I observe my brother and consider what he is saying. I have felt like I needed more of a purpose within the pack, but is this really my calling? Can I handle running a pack by myself? And what if I replace a mate? I will not back down to being a Luna. The Alpha title would belong to me. Female Alphas are highly uncommon. There has only ever been one female alpha in existence, and she was not born an alpha. She took over the pack and made herself the alpha.
"Michael, I am honored that you thought of me, but do you really think everyone would agree? What about the elderly? They will never agree to make me Alpha over you. They have stated multiple times that they do not feel that women can run a pack. We must leave those types of roles to men. You and I both know they won't accept this change. Plus, do you think the male warriors will follow me?"

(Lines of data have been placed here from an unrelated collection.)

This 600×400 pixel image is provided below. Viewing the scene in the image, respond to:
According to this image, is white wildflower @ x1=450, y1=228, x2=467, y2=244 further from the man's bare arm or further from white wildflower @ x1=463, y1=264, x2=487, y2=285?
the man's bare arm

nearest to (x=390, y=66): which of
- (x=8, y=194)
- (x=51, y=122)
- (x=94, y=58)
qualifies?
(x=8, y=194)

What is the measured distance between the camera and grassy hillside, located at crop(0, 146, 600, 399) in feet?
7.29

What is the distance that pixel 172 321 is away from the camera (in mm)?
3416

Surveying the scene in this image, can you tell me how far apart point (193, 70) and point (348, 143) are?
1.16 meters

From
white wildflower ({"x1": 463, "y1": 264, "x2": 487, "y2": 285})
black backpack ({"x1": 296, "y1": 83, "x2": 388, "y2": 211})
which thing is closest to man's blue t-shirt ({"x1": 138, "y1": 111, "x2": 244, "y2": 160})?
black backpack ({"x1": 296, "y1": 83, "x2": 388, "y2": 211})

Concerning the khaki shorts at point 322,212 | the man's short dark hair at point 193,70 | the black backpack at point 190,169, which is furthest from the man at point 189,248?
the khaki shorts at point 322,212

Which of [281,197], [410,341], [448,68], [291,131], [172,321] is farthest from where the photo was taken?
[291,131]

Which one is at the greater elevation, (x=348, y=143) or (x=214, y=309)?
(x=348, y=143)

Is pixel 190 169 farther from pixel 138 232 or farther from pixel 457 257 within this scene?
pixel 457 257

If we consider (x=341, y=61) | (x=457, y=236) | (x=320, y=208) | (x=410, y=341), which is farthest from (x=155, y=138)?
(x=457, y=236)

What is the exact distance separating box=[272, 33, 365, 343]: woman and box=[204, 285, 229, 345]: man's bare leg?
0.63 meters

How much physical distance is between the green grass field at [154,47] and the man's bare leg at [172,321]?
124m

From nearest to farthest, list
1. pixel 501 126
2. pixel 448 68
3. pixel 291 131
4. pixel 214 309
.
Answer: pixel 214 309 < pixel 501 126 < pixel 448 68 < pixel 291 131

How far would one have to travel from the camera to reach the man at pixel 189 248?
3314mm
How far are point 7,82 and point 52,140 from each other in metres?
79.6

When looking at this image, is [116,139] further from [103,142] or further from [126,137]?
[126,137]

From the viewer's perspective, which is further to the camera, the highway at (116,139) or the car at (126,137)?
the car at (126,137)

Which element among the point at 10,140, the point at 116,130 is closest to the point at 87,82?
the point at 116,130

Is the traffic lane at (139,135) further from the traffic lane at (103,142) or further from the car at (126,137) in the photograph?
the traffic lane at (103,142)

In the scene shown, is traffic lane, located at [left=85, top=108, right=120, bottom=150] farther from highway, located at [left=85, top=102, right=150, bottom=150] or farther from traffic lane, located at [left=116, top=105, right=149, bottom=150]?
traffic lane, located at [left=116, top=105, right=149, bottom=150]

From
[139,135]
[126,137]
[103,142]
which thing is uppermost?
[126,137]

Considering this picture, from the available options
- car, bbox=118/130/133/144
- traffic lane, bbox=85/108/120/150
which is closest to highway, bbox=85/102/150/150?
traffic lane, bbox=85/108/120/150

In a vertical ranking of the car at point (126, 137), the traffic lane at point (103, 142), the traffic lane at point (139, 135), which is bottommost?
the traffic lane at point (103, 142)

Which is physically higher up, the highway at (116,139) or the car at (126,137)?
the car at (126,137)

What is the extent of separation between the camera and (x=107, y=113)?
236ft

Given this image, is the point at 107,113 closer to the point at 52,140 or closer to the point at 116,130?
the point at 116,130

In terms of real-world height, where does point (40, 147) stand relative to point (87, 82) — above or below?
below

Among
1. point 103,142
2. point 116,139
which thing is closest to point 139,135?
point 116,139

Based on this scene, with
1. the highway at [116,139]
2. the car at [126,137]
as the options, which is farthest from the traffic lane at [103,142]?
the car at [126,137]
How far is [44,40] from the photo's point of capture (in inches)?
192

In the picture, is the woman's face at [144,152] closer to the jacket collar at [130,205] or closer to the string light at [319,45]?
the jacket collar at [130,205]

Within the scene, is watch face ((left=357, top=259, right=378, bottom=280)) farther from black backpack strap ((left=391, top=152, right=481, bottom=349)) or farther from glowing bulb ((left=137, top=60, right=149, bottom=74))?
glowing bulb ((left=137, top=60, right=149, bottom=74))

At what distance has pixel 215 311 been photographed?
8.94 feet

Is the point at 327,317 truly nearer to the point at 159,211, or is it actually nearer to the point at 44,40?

Michael cuts me off. "Fuck the elders. It is about time that they get with the program and get out of the ancient ways. You would make a damn good Alpha and don't let anyone tell you any differently. Plus, as for the warriors, they are already following you sis. Most of them look up to you already, even though you are several years younger than most of them. And I heard Justin has a crush on you, so I can imagine that if any of them decided to step out of line that he would automatically set them straight. We both know that being Alpha just isn't in my heart; however, it is in your very soul. You are a true alpha female. We have all seen how big Skye is. She is almost taller than dad and the same size as I am. Plus, we have all felt your aura. I can only imagine what it is going to feel like if you get true Alpha power. You, my sister, are going to kick a*s. Everyone knows it. Please tell me you will consider this.
Consider taking this position from me. I know you will do well."
I looked at my brother and nodded my head. "I will do it brother, but when are you planning on breaking it to dad that you no longer want to be Alpha?"
He snickered, "I think dad already knows I don't want the position. I have made subtle hints to him for the past two months. I think he suspects, but it is just waiting for me to man up and admit it."
Dad might be a little mad that Michael didn't want the position anymore. Now that Michael is 18, dad had already scheduled his alpha ceremony for six months from now. If I take the position from him, then dad must wait until I am at least 18, which is almost two years. Dad was ready to retire and go travelling with mom, without having to worry about the pack.